Lemon Garlic Butter Chicken Parmesan Linguine (Print Version)

# Ingredients:

→ Chicken

01 - 1 pound boneless, skinless chicken breast, cut into bite-sized pieces
02 - Salt and pepper, to taste
03 - 1/2 teaspoon paprika
04 - 1/2 teaspoon Italian seasoning
05 - 3 tablespoons butter, divided
06 - 3 cloves garlic, minced
07 - Zest and juice of 1 lemon
08 - Fresh parsley, chopped, for garnish

→ Parmesan Linguine

09 - 8 ounces linguine pasta
10 - 2 tablespoons butter
11 - 3/4 cup Parmesan cheese, freshly grated
12 - 1/2 cup heavy cream
13 - Salt and pepper, to taste
14 - 1/2 teaspoon garlic powder
15 - Fresh parsley, chopped, for garnish

# Instructions:

01 - Bring a large pot of well-salted water to a boil. Cook the linguine according to package instructions until al dente (typically 9-11 minutes). Before draining, reserve 1/2 cup of the starchy pasta cooking water. Drain the pasta and set aside.
02 - While the pasta is cooking, prepare the chicken. In a bowl, season the chicken pieces with salt, pepper, paprika, and Italian seasoning. Toss until the chicken is evenly coated with the spices.
03 - In a large skillet, heat 1 tablespoon of butter over medium-high heat. Once hot, add the seasoned chicken pieces in a single layer, being careful not to overcrowd the pan (work in batches if necessary). Cook for 4-5 minutes, turning occasionally, until the chicken is golden brown on all sides and cooked through (internal temperature of 165°F). Transfer the cooked chicken to a plate and set aside.
04 - Using the same skillet, reduce heat to medium and add the remaining 2 tablespoons of butter. Once melted, add the minced garlic and cook for about 30 seconds until fragrant but not browned. Add the lemon zest and juice, stirring well to combine and scraping up any browned bits from the bottom of the pan.
05 - Return the cooked chicken to the skillet with the lemon garlic butter sauce.
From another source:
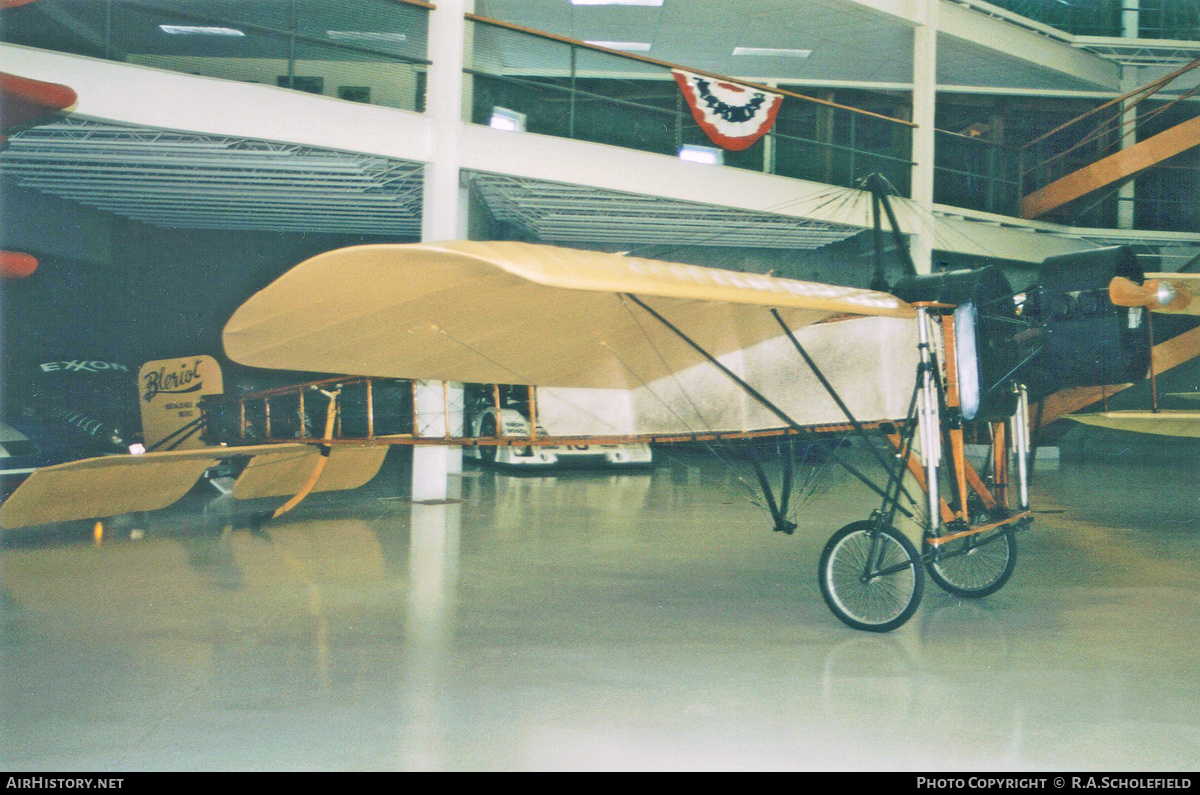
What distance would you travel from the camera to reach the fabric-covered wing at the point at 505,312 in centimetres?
295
Toss to coat the chicken pieces evenly in the sauce. Keep warm over low heat while preparing the pasta sauce.
06 - In a separate saucepan, melt 2 tablespoons of butter over medium heat. Pour in the heavy cream and bring to a gentle simmer (do not boil). Reduce heat to low and gradually whisk in the grated Parmesan cheese until melted and smooth. Season with garlic powder, salt, and pepper to taste.
07 - Add the cooked linguine to the Parmesan sauce, tossing gently to coat every strand. If the sauce seems too thick, add a splash of the reserved pasta water to reach your desired consistency. The starchy water will help the sauce cling to the pasta.
08 - Divide the creamy Parmesan linguine between serving plates. Top with the lemon garlic butter chicken bites. Garnish with freshly chopped parsley and additional grated Parmesan if desired. Serve immediately.

# Notes:

01 - For best results, use freshly grated Parmesan cheese rather than pre-packaged varieties, which often contain anti-caking agents that can make the sauce grainy.
02 - The starchy pasta water is a key ingredient for creating a silky smooth sauce that perfectly coats the linguine.
03 - When zesting the lemon, be careful to only remove the yellow outer layer and avoid the bitter white pith beneath.
04 - Cut the chicken into evenly sized pieces to ensure they cook at the same rate.